— Start —
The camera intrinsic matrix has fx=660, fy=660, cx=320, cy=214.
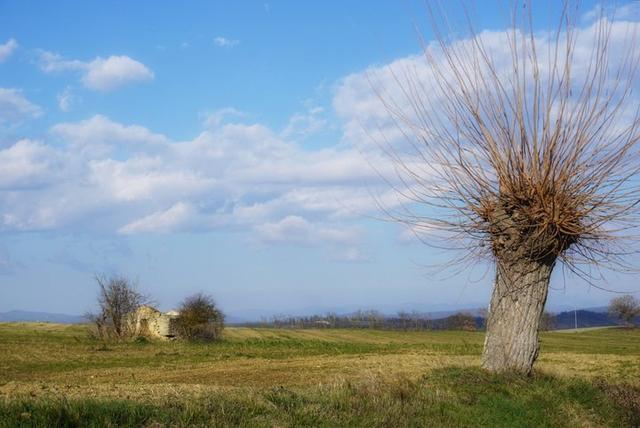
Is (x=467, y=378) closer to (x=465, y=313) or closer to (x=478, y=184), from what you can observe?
(x=478, y=184)

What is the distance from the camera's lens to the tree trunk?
1166cm

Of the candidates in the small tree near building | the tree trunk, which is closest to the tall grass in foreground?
the tree trunk

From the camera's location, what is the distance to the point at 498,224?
11867 millimetres

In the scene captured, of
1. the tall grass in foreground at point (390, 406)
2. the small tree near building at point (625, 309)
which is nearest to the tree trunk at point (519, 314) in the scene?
the tall grass in foreground at point (390, 406)

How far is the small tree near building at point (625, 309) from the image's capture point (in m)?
94.0

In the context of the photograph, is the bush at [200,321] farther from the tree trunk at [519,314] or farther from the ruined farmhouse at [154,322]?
the tree trunk at [519,314]

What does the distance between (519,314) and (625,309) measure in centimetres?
9328

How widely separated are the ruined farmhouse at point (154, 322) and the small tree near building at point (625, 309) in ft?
245

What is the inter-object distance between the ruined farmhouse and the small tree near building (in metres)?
74.8

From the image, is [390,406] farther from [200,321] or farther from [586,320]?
[586,320]

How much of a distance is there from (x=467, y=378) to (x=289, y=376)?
26.5 ft

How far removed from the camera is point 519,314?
38.2 ft

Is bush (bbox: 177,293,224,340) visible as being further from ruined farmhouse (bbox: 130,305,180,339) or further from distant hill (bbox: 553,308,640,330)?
distant hill (bbox: 553,308,640,330)

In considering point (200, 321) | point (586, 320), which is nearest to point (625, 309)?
point (586, 320)
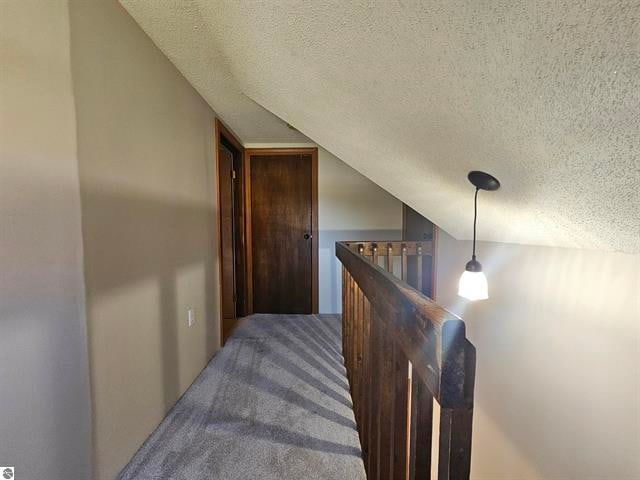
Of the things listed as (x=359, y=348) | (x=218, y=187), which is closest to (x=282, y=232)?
(x=218, y=187)

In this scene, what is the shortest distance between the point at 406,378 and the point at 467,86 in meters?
0.86

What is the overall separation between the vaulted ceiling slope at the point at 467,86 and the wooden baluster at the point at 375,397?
0.74m

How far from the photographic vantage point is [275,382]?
2.06 metres

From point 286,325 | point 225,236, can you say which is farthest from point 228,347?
point 225,236

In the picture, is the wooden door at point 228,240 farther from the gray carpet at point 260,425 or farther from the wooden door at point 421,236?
the wooden door at point 421,236

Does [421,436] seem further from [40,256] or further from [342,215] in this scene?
[342,215]

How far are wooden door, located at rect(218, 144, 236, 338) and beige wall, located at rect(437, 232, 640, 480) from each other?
7.61ft

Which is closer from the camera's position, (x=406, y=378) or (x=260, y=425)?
(x=406, y=378)

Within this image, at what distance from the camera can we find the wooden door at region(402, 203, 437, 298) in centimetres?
272

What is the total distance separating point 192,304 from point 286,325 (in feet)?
4.43

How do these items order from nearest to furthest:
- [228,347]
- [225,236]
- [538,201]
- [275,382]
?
[538,201] < [275,382] < [228,347] < [225,236]

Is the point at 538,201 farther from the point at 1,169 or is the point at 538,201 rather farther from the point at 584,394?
the point at 1,169

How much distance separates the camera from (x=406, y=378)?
0.84 metres

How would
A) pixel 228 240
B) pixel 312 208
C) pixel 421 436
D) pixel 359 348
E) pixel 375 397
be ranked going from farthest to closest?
pixel 312 208
pixel 228 240
pixel 359 348
pixel 375 397
pixel 421 436
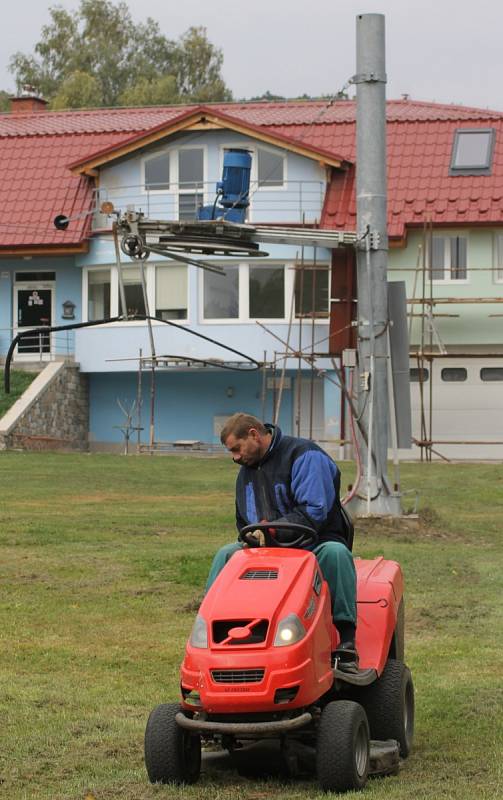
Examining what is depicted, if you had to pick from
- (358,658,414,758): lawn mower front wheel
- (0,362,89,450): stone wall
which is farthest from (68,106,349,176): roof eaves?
(358,658,414,758): lawn mower front wheel

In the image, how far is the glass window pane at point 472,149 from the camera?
39.7 m

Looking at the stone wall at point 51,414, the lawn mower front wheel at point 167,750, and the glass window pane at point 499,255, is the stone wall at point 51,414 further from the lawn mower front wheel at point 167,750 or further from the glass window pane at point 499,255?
the lawn mower front wheel at point 167,750

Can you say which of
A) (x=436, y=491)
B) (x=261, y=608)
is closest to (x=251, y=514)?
(x=261, y=608)

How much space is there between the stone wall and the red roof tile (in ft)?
12.1

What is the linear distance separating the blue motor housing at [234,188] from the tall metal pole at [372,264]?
2743 mm

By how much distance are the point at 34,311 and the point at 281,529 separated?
35.4 meters

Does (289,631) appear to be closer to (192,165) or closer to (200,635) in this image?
(200,635)

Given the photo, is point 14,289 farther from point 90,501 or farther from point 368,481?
point 368,481

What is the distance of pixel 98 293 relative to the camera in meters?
41.8

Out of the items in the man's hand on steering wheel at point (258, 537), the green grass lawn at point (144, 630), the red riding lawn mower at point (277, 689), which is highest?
the man's hand on steering wheel at point (258, 537)

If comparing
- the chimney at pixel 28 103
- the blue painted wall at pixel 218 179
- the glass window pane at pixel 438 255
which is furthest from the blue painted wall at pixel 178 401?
the chimney at pixel 28 103

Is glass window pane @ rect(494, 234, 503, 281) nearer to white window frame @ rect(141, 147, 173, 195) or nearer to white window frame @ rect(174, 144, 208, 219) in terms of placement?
white window frame @ rect(174, 144, 208, 219)

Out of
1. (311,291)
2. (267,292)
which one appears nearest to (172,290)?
(267,292)

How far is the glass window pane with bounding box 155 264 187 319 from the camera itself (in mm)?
40500
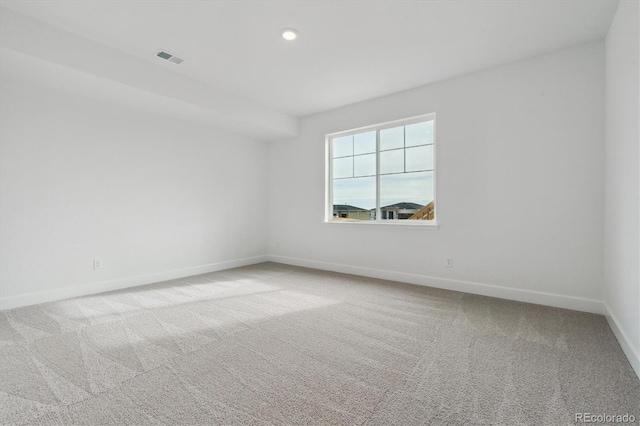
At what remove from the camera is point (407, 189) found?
14.5ft

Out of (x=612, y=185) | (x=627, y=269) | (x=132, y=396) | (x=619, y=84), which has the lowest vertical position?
(x=132, y=396)

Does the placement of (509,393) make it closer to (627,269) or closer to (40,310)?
(627,269)

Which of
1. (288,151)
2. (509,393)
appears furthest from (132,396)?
(288,151)

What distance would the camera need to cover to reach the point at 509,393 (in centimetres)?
173

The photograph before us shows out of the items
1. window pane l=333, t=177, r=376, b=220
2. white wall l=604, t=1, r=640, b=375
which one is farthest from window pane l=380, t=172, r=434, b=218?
white wall l=604, t=1, r=640, b=375

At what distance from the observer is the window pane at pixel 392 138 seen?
14.8 ft

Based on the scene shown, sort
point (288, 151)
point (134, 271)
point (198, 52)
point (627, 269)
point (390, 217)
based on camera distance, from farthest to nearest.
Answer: point (288, 151) < point (390, 217) < point (134, 271) < point (198, 52) < point (627, 269)

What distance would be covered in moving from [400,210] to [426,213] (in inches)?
16.0

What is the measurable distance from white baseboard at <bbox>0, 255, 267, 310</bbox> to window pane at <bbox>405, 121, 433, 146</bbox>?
3.69 m

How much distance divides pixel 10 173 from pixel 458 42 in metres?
4.95

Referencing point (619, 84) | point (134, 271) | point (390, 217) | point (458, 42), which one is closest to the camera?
point (619, 84)

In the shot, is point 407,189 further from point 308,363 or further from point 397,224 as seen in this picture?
point 308,363

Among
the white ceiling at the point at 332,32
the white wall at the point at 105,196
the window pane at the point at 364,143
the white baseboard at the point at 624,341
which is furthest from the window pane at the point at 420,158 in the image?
the white wall at the point at 105,196

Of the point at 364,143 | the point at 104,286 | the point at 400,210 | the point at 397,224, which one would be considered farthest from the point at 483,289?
the point at 104,286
— End —
— REQUIREMENTS —
Duplicate the lines above without any change, starting at the line that contains "Of the point" and ending at the end of the lines.

— RESPONSE BELOW —
Of the point at 364,143 | the point at 104,286 | the point at 400,210 | the point at 397,224, which one would be considered farthest from the point at 483,289?
the point at 104,286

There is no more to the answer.